IX Bomber Command was quickly put together in late 1942 to aid the British Eighth Army's drive west from Egypt into Libya against General Rommel's Afrika Corps during the Western Desert Campaign. It consisted of units and aircraft put together for an attack on Japan which was canceled after the Burma Road was captured by Japanese forces, making its planned base in China unable to support the attack (HALPRO Mission); by Pearl Harbor Attack and Philippines survivor early model B-17 Flying Fortresses that had been sent from Australia, and by some early B-24 Liberator and B-25 Mitchells which were sent across the South Atlantic Transport route from Morrison Field, Florida, via Brazil and across Central Africa via Sudan.

The United States Army Air Forces (USAAF) began planning for a buildup of American air power in the Middle East in January 1942 in response to a request from the British Chief of the Air Staff. The initial unit to arrive was given the codename "Halverson Project" (HALPRO). It was under the command of Colonel Harry A. Halverson (formerly Brig Gen Billy Mitchell's Executive Officer) and consisted of twenty-three B-24D Liberator heavy bombers with hand-picked crews. It had initially been assigned to the China Burma India Theatre to attack Japan from airfields in China, but after the fall of Rangoon, the Burma Road was cut, so the detachment could not be logistically supported in China.

HALPRO's first mission was flown on 12 June 1942 against the Romanian oil facilities at Ploieşti. Thirteen B-24s flew this first U.S. mission against a European target, causing negligible damage. On 15 June, seven planes assisted the Royal Air Force (RAF) in attacking an Italian fleet which had put to sea to intercept a British resupply convoy (Operation Vigorous) on its way to Malta. HALPRO then flew in support of British Commonwealth forces fighting in the Western Desert of Egypt and Libya. HALPRO's primary mission became the interdiction of supplies to Rommel's Army in North Africa by bombing strikes on Axis cargo ships at sea or in the ports of Tobruk and Benghazi.

Reinforced during early 1943, its subordinate units attacked enemy storage areas, motor transports, troop concentrations, airdromes, bridges, shipping, and other targets in Libya, Tunisia, and other areas. In May 1943 after the Tunisian Campaign ended, Tunisia became available for launching attacks on Pantelleria (Operation Corkscrew), Sicily (Operation Husky), and mainland Italy.

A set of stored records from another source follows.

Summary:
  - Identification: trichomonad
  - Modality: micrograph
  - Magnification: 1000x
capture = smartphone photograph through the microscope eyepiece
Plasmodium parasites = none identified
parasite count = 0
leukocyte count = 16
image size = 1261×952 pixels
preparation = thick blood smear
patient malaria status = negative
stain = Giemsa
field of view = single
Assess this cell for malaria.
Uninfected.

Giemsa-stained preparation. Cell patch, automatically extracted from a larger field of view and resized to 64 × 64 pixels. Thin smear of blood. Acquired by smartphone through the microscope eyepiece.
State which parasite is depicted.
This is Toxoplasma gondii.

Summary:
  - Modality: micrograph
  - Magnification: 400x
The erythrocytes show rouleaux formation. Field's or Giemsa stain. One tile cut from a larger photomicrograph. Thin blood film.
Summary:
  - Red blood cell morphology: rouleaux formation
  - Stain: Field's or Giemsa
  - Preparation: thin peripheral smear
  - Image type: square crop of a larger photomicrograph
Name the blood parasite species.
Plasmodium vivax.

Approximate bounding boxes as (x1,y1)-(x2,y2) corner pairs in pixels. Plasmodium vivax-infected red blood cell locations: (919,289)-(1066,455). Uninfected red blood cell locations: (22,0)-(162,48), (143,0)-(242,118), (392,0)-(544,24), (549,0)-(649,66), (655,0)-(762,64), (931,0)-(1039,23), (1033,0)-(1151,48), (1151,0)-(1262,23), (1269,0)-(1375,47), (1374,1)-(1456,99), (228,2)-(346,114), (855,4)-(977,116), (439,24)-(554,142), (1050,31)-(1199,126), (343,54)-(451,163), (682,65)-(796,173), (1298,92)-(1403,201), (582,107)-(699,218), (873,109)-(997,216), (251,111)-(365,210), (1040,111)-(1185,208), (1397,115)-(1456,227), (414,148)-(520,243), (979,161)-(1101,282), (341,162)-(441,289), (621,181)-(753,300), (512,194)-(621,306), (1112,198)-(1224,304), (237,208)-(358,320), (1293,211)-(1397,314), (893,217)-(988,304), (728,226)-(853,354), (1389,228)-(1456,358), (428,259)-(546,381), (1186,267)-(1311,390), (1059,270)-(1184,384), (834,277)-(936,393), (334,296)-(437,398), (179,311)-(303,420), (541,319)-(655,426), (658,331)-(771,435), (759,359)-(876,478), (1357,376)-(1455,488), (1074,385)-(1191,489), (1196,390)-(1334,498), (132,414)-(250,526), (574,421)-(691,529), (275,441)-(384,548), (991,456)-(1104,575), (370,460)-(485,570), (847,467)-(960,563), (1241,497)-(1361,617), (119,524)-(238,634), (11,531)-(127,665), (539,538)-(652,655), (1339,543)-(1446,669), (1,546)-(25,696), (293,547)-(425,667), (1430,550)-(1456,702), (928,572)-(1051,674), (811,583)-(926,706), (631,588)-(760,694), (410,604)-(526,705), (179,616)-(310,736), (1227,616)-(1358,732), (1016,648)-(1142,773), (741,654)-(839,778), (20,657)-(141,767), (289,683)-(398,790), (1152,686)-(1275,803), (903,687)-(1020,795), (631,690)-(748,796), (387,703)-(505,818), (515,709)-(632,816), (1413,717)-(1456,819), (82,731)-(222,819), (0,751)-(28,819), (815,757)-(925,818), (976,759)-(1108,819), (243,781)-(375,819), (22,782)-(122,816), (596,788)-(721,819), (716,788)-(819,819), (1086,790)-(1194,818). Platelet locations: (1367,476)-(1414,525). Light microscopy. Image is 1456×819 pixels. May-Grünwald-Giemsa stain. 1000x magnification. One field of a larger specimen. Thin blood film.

The command attacked airfields and rail facilities in Sicily and took part in Operation Husky, carried paratroopers, and flew reinforcements to ground units on the island. Heavy bomb units of the Ninth also participated in Operation Tidal Wave, the famed low-level assault on oil refineries at Ploesti, Romania on 1 August 1943.

Later in August 1943, it was decided to reassign Ninth Air Force to England to be the tactical air force in the planned invasion of France scheduled for May 1944. The IX Bomber Command reassigned its groups to Twelfth Air Force, and eventually its heavy bombardment groups became the core of the newly activated Fifteenth Air Force, while its B-25 Mitchell medium bomber groups remained with Twelfth Air Force.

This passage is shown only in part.